Laik AB, kendi “Hristiyan”lığını öne sürerek bizim “Müslüman” kimliğimize karşı çıkıyor.. Hani o demokrasiniz, o hoşgörü kültürünüz, çoğulculuğunuz, katılımcılığınıza ne oldu ya hu!.. Çıkarlarınız sözkonusu olduğunda hepsini helvadan put yapıp yiyordunuz değil mi? Afiyet olsun.. Ya da bunlar makyaj malzemesi idi değil mi? Loreal, Maybelline, Deborah gibi bir şey yani. Şeffaflık deyince içini, gösteren kıyafetleri anlamalıyız.. “Maskara”lık bir şey mi idi sizin için o insan hakları, hukuk devleti filan dediğiniz şey.. Ya da kendinizi maskeli baloda mı sandınız. Bizi AB’ye alıp aklınızca Hristiyanlaştıracaktınız öyle mi, Çağdaşlaştıracaktınız, Batılılaştıracaktınız..

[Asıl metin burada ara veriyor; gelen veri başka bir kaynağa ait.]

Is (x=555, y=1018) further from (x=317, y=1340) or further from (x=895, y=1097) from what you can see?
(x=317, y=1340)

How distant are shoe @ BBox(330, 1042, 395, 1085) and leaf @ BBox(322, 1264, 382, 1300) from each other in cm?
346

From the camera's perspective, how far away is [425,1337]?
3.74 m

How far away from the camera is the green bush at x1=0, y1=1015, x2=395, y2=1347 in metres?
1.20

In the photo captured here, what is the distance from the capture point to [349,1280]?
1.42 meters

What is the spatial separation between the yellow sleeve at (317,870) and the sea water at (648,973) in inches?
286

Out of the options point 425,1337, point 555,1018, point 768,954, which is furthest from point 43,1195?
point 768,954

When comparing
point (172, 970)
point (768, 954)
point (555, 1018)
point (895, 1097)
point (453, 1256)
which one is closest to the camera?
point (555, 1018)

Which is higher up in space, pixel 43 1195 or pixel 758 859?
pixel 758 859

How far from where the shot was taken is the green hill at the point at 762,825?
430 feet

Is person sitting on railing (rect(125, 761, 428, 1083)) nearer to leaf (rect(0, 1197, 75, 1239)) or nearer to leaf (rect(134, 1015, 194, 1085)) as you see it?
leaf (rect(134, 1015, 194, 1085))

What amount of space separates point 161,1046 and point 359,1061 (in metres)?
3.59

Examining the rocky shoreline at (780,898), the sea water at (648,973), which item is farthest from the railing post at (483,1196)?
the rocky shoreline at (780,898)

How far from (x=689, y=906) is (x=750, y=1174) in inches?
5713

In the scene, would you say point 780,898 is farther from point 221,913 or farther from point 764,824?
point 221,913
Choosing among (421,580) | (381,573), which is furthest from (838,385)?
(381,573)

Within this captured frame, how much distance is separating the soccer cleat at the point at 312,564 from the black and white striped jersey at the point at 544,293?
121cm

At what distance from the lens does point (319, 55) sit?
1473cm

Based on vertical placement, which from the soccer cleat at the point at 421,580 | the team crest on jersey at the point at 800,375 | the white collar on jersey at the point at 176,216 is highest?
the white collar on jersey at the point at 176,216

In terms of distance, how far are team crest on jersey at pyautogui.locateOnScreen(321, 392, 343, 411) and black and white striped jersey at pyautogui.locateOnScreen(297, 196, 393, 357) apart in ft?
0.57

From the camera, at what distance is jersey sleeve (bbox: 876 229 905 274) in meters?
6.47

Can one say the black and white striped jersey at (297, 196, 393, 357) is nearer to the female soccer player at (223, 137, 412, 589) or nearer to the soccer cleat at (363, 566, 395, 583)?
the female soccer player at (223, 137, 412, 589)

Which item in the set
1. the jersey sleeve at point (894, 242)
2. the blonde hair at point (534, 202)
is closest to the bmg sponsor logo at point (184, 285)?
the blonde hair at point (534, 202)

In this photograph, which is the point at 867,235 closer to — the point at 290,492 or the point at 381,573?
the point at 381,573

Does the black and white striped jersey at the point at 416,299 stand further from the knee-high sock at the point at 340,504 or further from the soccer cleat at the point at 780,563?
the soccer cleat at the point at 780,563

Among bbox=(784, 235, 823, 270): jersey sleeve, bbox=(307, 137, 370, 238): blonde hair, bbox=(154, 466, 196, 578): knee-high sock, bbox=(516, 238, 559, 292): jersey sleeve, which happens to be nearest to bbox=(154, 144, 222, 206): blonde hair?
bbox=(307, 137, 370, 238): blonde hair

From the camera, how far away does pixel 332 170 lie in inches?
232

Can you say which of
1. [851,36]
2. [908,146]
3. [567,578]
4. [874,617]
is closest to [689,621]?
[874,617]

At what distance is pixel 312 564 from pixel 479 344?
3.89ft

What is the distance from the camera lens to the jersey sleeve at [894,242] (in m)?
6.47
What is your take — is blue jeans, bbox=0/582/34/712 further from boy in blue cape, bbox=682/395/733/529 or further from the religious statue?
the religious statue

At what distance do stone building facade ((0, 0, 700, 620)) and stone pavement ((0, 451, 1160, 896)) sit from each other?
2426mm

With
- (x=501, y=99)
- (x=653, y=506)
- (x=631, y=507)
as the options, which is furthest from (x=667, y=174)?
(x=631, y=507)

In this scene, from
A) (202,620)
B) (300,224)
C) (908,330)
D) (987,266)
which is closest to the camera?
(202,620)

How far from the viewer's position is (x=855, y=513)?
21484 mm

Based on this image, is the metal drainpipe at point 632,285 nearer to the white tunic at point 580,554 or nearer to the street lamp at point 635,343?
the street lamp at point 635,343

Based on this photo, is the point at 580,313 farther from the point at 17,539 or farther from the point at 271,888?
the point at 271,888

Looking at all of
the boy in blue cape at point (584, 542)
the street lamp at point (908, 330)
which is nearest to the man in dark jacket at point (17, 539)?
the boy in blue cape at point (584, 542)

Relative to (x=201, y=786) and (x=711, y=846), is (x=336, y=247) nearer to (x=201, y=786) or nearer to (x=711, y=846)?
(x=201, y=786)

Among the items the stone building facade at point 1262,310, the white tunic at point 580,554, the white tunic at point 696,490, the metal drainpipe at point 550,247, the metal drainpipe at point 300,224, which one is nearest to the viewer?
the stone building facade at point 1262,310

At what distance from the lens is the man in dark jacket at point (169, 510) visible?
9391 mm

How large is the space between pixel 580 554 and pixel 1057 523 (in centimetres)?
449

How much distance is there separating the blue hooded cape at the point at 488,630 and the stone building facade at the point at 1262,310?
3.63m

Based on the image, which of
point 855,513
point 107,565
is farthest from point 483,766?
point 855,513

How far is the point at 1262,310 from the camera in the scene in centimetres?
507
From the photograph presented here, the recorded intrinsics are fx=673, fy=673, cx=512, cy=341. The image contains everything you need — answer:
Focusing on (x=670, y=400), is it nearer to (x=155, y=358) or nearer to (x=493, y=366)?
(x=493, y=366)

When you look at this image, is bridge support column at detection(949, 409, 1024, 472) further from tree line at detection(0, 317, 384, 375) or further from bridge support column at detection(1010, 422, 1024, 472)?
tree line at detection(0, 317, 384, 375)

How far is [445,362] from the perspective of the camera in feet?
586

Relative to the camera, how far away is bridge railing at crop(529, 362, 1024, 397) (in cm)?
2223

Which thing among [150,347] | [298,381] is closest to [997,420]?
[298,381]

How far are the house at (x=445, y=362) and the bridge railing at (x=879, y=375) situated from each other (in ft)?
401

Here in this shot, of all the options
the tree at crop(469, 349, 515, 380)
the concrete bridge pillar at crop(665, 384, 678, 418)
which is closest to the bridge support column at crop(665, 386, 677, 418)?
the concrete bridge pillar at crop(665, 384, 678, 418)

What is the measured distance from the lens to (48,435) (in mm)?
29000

1960’larda işçi alırken, sağlıklı, okumamış olanları Anadolu’nun bozkırlarından toplayıp, Paris, Londra, Berlin, Roma’nın metrolarına fırlatacaktınız. Onları dönüştürüp, servet sahibi yaptıktan sonra onların çocuklarını tekrar Türkiye’ye gönderip bizi dönüştürme hayalleriniz vardı değil mi? Ama olmadı işte.
Harfimizi değiştirerek bizi tarihimiz, kültürümüz, geleneğimizden koparacağınızı sandınız, laikçi uygulamalarla dinle aramıza mesafe koyacağınızı düşündünüz, kıyafetimizi değiştirerek bizi kendinize benzettiniz, zaman, mekan algımızı değiştirmeye çalıştınız, nisbeten başarılı da oldunuz. Ama işte buraya kadar..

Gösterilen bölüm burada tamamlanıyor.